D—H···A | D—H | H···A | D···A | D—H···A |
N5—H5N···O3i | 0.859 (10) | 2.08 (2) | 2.911 (6) | 164 (6) |
Symmetry code: (i) x, y−1, z. |
The stereochemistry of biologically significant alkyl sulfonanilides, particularly in the vicinity of the phenyl–NH portion is of interest as it helps in explaining their biological activity.

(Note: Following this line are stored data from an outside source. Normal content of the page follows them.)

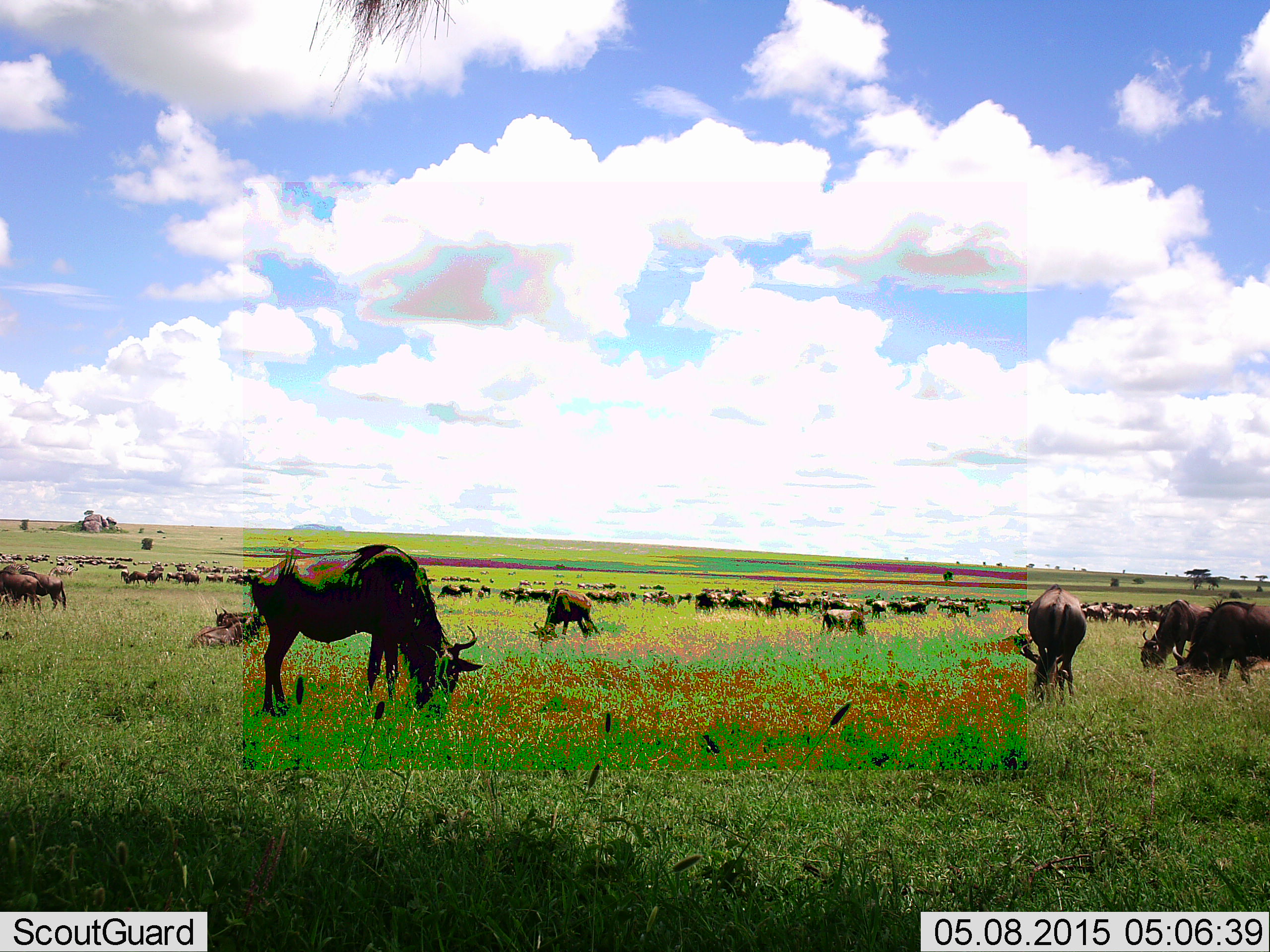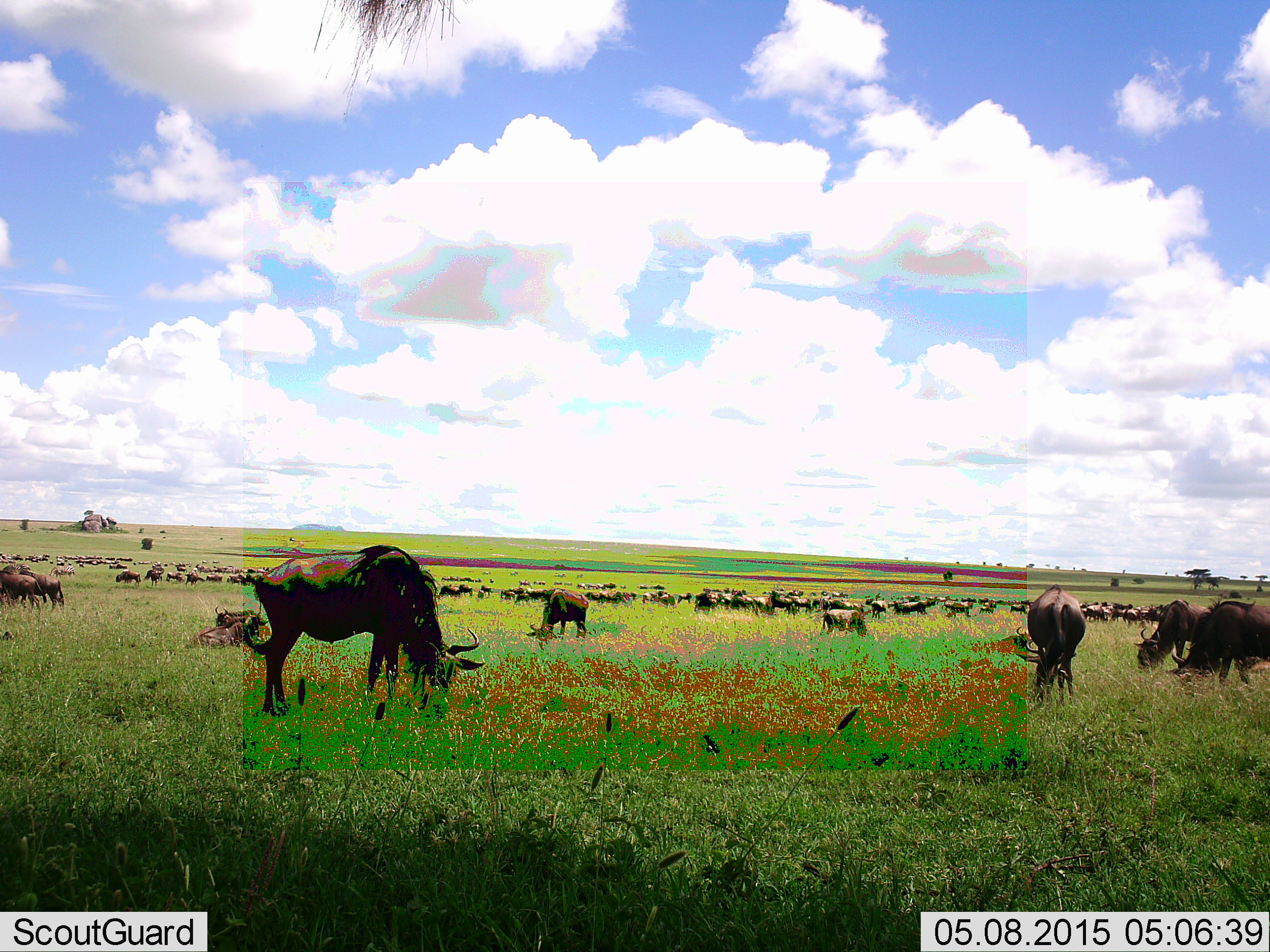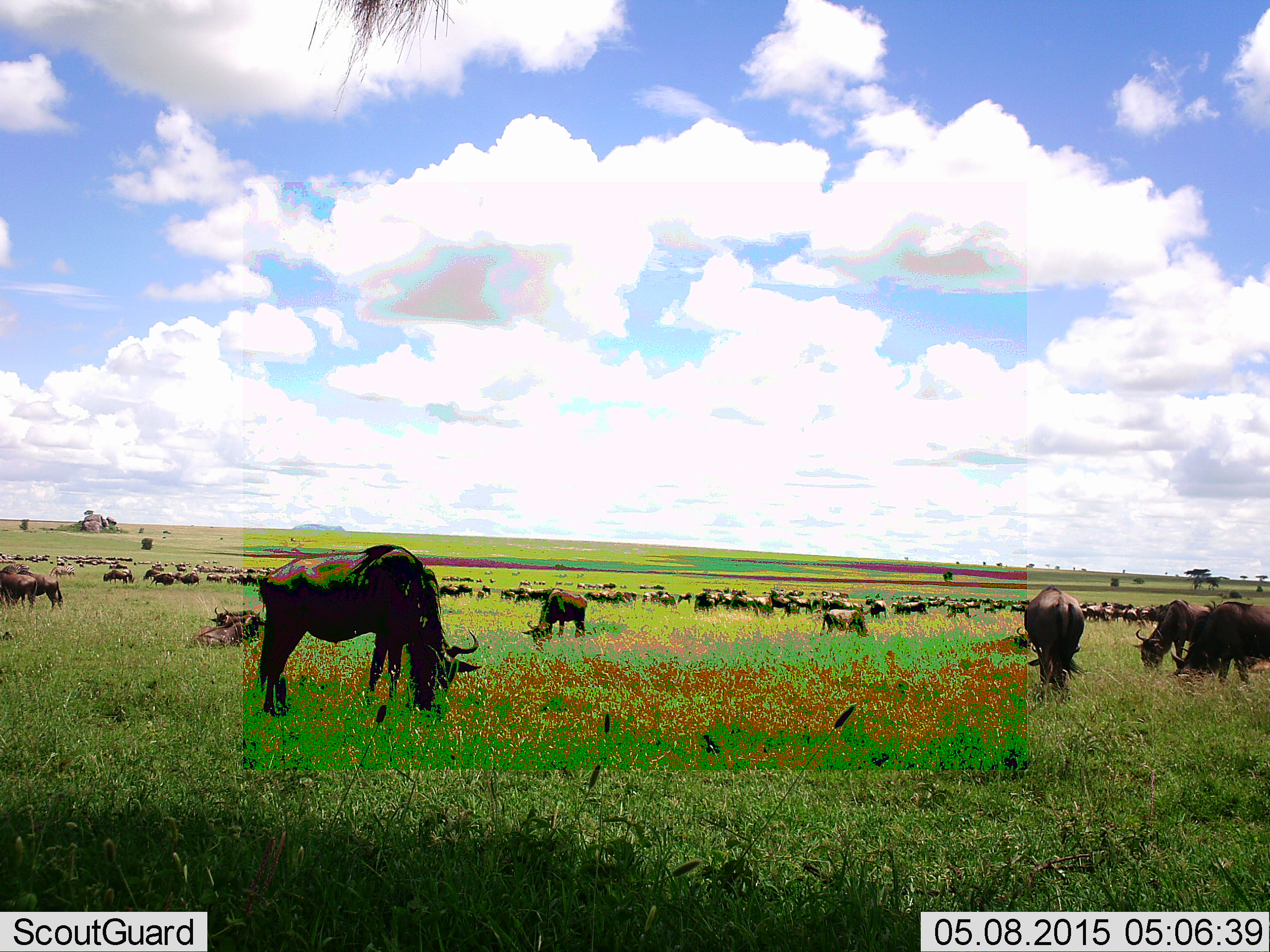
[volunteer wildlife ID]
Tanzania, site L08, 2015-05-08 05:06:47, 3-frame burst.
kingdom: Animalia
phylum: Chordata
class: Mammalia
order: Artiodactyla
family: Bovidae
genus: Connochaetes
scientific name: Connochaetes taurinus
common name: blue wildebeest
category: wildebeest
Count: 51+.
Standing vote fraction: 30%.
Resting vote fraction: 20%.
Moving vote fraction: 20%.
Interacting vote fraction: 0%.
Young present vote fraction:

In the present work, the structure of N-(4-fluorophenyl)-methanesulfonamde (4FPMSA) has been determined (Fig. 1) to explore the substituent effects on the structures of sulphonanilides (Gowda et al., 2007a-c). The substitution of either the fluoro or nitro group at the para position of N- (phenyl)-methanesulfonamde (PMSA),(Klug, 1968) does not change the space group (Gowda et al., 2007a), unlike in the case of meta substitutions in PMSA (Gowda et al., 2007b,c). The bond parameters in PMSA, 4FPMSA and N-(4-nitrophenyl)-methanesulfonamde (4NPMSA)are similar except some changes in the angle, S2N5C6: 120.0 (1)° (PMSA); 120.2 (3)° (4FPMSA) and 128.1 (3)° (4NPMSA), respectively, and in torsional angles, C1—S2—N5—C6, S2—N5—C6—C7, S2—N5—C6—C11: 62.2 (2)°, 75.5 (2)°, -106.6 (2)° (PMSA); -70.7 (4)°, 102.8 (5)°, -78.1 (6)° (4FPMSA) & -67.2 (4)°, -21.5 (6)%, 158.9 (4)° (4NPMSA), respectively. The amide hydrogen sits alone on one side of the plane of the phenyl group, while the whole methanesulfonyl group is on the opposite side of the plane similar to that observed in other alkyl sulfonanilides (Gowda et al., 2007a-c). It is thus available to a receptor molecule during its biological activity. The molecules in the title compound are packed into layer structure (Fig. 2) in the direction of a axis via N—H···O hydrogen bonds(Table 1).